Most borrowers are often concerned about the ever-increasing interest rates; hence they fear taking mortgages. A split mortgage could be your solution since it allows you to take part in the loan as a variable, while the rest is a fixed loan. Split loans will enable you to hedge on whether the interest rates increase or reduce, and if it increases, you will be confident since you know that part of the loan is fixed. If the interest rates rise slowly, you can use the loan’s variable option flexibility and repay your mortgage. 

Allocate Extra Income Towards Mortgage Repayment

Sometimes you get extra income in the form of a tax return, a bonus, an income raise, inheritance, birthday cash, credit card rewards, or you might be lucky and win a bet. Well, consider channeling all the extra money towards mortgage repayment.

Retire the Fixed Income

If you have made investments in GICs or bonds, you can use them to settle the debt upon maturity. Retiring the fixed income is a strategy that involves trading a low-risk investment for another. This way, you don’t take risks in the future, unexpected returns. 

Regular Loan Reviews

Loan reviewing is essential since it will help you analyze the effectiveness of your repayment schedule, and also get to correct trends that waste your money as you strive to settle the mortgage.

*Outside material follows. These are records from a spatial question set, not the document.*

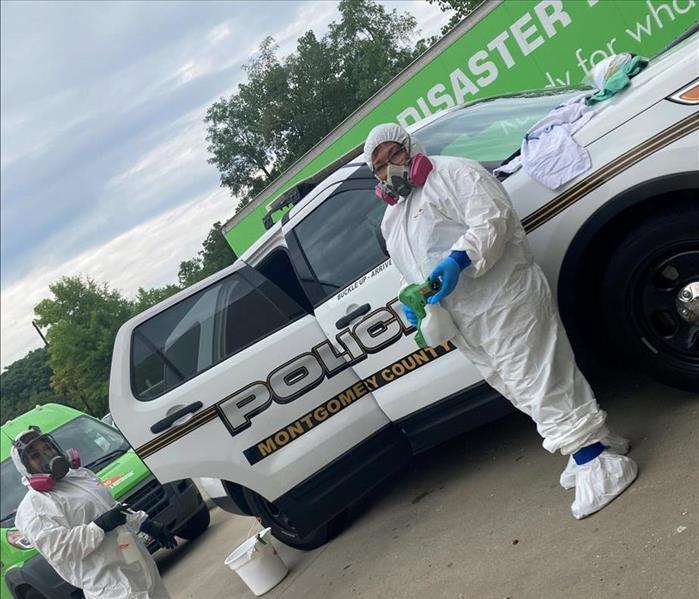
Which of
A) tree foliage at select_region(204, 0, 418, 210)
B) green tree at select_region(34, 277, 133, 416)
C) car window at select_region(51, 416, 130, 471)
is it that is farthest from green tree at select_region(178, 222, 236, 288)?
car window at select_region(51, 416, 130, 471)

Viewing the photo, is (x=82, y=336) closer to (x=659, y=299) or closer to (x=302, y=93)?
(x=302, y=93)

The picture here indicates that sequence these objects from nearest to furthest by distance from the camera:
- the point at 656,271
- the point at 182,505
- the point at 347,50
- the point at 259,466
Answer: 1. the point at 656,271
2. the point at 259,466
3. the point at 182,505
4. the point at 347,50

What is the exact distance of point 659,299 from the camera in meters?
3.36

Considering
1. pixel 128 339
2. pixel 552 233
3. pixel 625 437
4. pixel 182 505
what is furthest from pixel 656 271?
pixel 182 505

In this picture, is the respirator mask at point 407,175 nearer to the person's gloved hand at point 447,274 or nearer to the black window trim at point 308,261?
the person's gloved hand at point 447,274

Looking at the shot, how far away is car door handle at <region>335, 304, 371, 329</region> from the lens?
4.16 meters

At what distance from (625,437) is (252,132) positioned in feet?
183

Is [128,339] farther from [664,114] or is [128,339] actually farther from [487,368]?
[664,114]

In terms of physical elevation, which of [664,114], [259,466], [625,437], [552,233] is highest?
[664,114]

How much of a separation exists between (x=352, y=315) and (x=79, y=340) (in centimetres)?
3876

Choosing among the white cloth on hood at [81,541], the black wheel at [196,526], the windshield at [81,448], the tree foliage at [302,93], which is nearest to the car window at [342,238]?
the white cloth on hood at [81,541]

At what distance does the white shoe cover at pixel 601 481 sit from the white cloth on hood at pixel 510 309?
113mm

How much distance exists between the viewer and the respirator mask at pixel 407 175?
3333mm

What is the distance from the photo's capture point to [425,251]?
134 inches
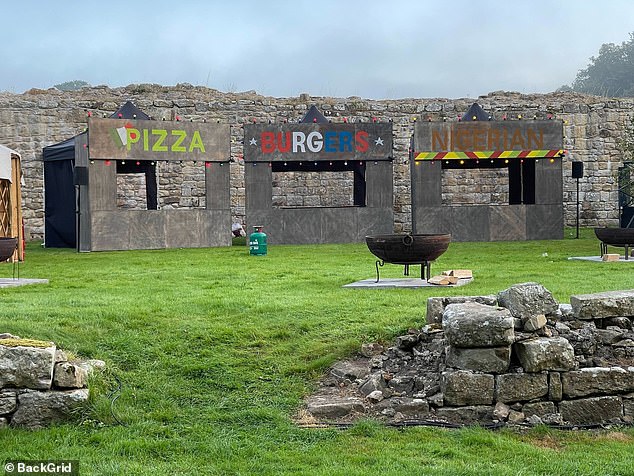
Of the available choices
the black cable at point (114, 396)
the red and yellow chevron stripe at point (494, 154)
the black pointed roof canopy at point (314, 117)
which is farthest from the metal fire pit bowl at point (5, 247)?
the black pointed roof canopy at point (314, 117)

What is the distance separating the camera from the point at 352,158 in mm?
21094

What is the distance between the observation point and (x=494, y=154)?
20672 millimetres

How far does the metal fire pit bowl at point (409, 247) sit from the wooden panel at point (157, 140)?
10.6m

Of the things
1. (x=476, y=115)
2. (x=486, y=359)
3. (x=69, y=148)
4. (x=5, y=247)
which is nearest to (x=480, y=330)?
(x=486, y=359)

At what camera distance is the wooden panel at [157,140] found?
63.4 ft

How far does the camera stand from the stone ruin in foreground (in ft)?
19.8

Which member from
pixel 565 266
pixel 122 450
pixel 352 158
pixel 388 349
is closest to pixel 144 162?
pixel 352 158

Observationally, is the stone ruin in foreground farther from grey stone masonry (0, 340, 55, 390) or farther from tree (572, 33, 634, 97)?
tree (572, 33, 634, 97)

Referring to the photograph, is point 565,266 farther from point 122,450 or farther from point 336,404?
point 122,450

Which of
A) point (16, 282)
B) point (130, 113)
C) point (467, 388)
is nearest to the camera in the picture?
point (467, 388)

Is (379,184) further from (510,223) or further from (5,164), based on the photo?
(5,164)

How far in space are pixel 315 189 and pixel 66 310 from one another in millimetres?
18955

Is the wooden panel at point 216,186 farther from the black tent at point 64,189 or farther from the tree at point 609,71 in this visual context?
the tree at point 609,71

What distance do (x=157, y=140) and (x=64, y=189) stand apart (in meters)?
3.36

Have Extra Mortgage Repayments

Inquire from your lender whether they charge a penalty if you repay your mortgage earlier before you employ this strategy. Before you make the extra mortgage payment, inform your lender that the extra payments are meant for the principal amount and not the interest. If your lender applies for the extra payments on the interest, you will end up losing money. Besides, you can try settling the mortgage immediately when the interest rates are at their peak. You might fail to realize it, but most of the monthly installments at the start of the repayment are channeled towards the interest and not the principal amount. 

Reduce Your Expenditure

Cut back on luxuries and channel the money towards settling the bank statement mortgage. If you spend money on morning coffee, beer, cigarettes, or fancy that afternoon chocolate fix, try and cut back on such luxuries. With time, you will save more money, and you get to repay the loan faster. 

Negotiate a Suitable Interest Rate with your Lender

Given the current global financial situation, it would be ideal for renegotiating the credit terms with your lender. During times of economic crisis, people lose jobs, and your lender might listen to your plea if you confront them. Besides, mortgage services can advise you on areas where you can place your focus to ensure that you save more, and they can guide you on how to negotiate with your lending agency. If you have a good work history and a good credit record, you will have the upper hand during the negotiations. 

Everyone struggles to achieve financial freedom; hence, paying off a mortgage should be your greatest priority. The above strategies are easy to employ, and they will help you settle your debts quickly. Consider making extra payments, and if things go south, talk to a professional financial advisor who will help you handle the situation.